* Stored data
+ + + + +

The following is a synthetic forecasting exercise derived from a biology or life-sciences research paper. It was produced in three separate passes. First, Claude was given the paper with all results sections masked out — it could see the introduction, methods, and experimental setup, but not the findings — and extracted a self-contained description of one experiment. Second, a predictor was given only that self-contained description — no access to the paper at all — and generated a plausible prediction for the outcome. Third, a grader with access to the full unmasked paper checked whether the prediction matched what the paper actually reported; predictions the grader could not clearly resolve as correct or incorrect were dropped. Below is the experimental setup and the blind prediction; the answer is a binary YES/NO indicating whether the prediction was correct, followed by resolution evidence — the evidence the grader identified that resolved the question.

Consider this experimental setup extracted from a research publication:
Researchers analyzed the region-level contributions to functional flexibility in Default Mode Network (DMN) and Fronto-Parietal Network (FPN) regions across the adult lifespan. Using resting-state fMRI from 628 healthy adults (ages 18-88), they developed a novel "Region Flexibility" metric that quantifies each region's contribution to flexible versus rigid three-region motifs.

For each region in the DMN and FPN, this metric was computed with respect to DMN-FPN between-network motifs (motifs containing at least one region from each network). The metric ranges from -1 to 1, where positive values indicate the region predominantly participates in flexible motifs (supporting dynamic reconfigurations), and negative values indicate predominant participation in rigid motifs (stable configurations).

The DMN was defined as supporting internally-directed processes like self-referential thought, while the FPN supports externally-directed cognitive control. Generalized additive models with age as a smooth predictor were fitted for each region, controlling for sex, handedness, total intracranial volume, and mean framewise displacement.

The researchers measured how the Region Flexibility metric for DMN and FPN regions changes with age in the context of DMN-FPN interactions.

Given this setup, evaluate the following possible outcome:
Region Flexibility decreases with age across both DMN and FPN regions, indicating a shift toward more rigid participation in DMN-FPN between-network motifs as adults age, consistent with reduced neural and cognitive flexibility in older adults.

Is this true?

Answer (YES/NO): NO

+ + + + +

Which lines in the records above contain the word "supporting"? Copy each one.

For each region in the DMN and FPN, this metric was computed with respect to DMN-FPN between-network motifs (motifs containing at least one region from each network). The metric ranges from -1 to 1, where positive values indicate the region predominantly participates in flexible motifs (supporting dynamic reconfigurations), and negative values indicate predominant participation in rigid motifs (stable configurations).
The DMN was defined as supporting internally-directed processes like self-referential thought, while the FPN supports externally-directed cognitive control. Generalized additive models with age as a smooth predictor were fitted for each region, controlling for sex, handedness, total intracranial volume, and mean framewise displacement.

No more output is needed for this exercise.